Audubon and Oakley Plantation

We finally got to Natchez around 8:00 p.m., checked Yelp for some local restaurants but at that time of night, they were closing, so we opted for Applebee’s, a chain restaurant. Our motel was just up the bluff from lower Natchez, where traditionally the boats would land and unload and upload cargo. Natchez had been an important port on the Mississippi, rivaled only by New Orleans and maybe St. Louis. It had been the juncture where flatboats from the Ohio River Valley would unload their cargo, the crews would dismantle the flatboats and then go overland on the Natchez Trace back home.  That habit may be one reason why there are no remaining flatboats. When Audubon stopped in Natchez, he noted the vultures swirling around the lower part of the city, the refuse of the rough port district, contrasted with the refinements of the upper part, famous now for its luxurious antebellum homes. We did not stop to tour the homes because we were anxious to get on the road to mother and daddy’s  house in Baton Rouge.  Anyway, back in the 1990s during a Christmas time trip from Alabama to Texas we had stopped and toured a mansion. My children were quite impressed with the house, the way it was decorated for Christmas with boughs of fir and red bows on the stair rails. My son, the budding designer was struck by the shoofly paddle and an early version of a cooler in the dining room. The shoofly paddle is a 3 foot by 4 foot wooden paddle suspended from the ceiling over the dining table with a pulley rope that a black child would pull during dinner to keep the flies off the food.
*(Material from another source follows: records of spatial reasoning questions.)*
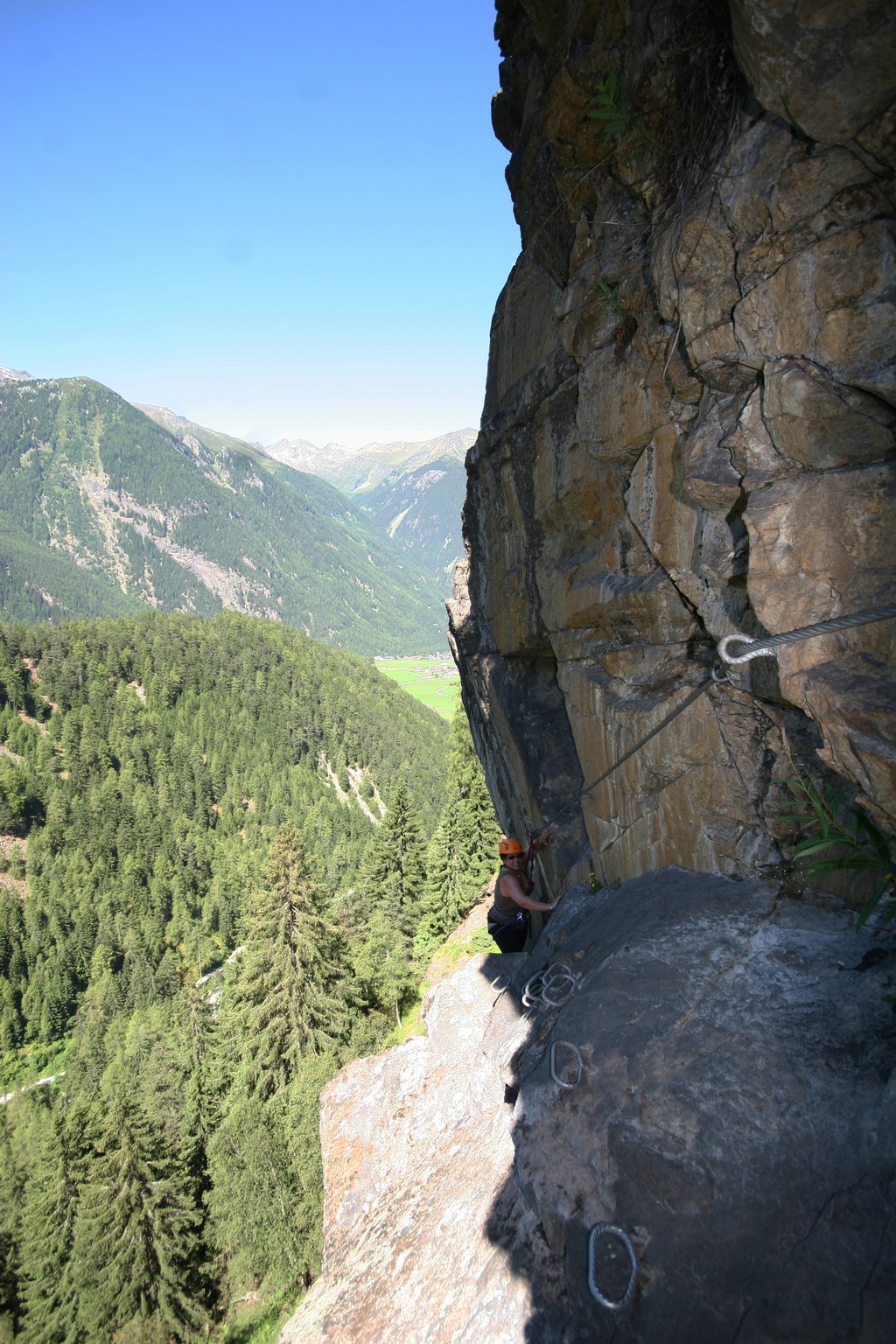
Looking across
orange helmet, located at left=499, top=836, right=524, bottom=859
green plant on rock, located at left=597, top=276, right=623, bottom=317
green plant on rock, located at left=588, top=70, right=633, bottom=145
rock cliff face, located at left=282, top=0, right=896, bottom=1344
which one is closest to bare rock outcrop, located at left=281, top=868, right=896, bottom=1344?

We were headed for St. Francisville, Louisiana, and Oakley Plantation where Audubon had stayed for three months tutoring the teenage daughter of the owners and collecting and drawing birds.  On the way, we stopped at a convenience store/gas station in rural south Mississippi or north Louisiana. It seemed to be a gathering place for the local African Americans, several older men chatting with each other, greeting each other as they came to the store, got coffee, a bit of breakfast to start the day. One older fellow, apparently toothless, sat at a booth in the little dining section, looking out the window, perhaps to see who was coming in the store. Another man, with a walking cane carefully and slowly made his way along the building and in through the door, stopping occasionally to survey the scene and visit with people he knew.  The ladies inside were having conversations about church, and one guy wanted to know what drink my husband was buying, a diet Dr. Pepper, which was in a new wrapping. He proclaimed to the attendant and my husband, “That Diet Dr. Pepper is not half bad.” Another man had some black lace-up shoes, the back heels either gone or mashed down, rags stuffed into the shoes in place of socks. I saw him filling up a red plastic gas can with gas; was he getting gas this way for a lawnmower or for some other purpose? This little convenience store/gas station may be a sign of the new rural America, a gathering place where people know each other and take pleasure in visiting with each other briefly before going about their business.  The interactions I witnessed suggest that in this town members of the African American community know each other and take the time from their schedules to chat with each other.  But it also a sign of the poverty that haunts the rural South, the rags stuffed in shoes, the toothless mouths, the role of the convenience store as gathering place, diner, and gas station.

Finally to Oakley Plantation.  We arrived just in time for a tour of the house given by a woman who kept commenting on the plantation her daughter owns. We saw the room, at ground level, where Audubon and James Mason, the young man who accompanied him and helped by drawing backgrounds for the bird paintings, stayed.  We learned about the construction of the home, the use of West Indian style shutters on the upper galley to move the air and shade the house, the history of settlement of the plantation from Spanish land grant days, the rebellion by St. Francisville residents from Spain. And of course we heard about the Pirrie family who owned the plantation when Audubon was there, the various marriages of Eliza, the teenager who grew up to replace her mother as matriarch of a number of plantations.  Our guide acknowledged the use of slaves and even showed us the attic space where the indoor slaves slept, but the focus was not on them or the peculiar institution, but on the Pirrie family and the house itself, a way of both acknowledging and eliding the fact of slavery and the persistence of racial tensions in the South.  St. Francisville is just a 45-minute drive from Baton Rouge, so I had been there a couple of times with my parents to eat lunch at the Magnolia Grill, walk about the old Episcopalian Church and graveyard, and drive past the historic homes, some dating back to the 1820s when Audubon visited. My husband had not been, so we did a quick tour of the historic district.  I wanted to see the Mississippi River which comes in at Sara Bayou, but the river was too high to approach it, the rains and floods raising the water levels in Louisiana. With that, we hopped in the car and made a beeline to my parents.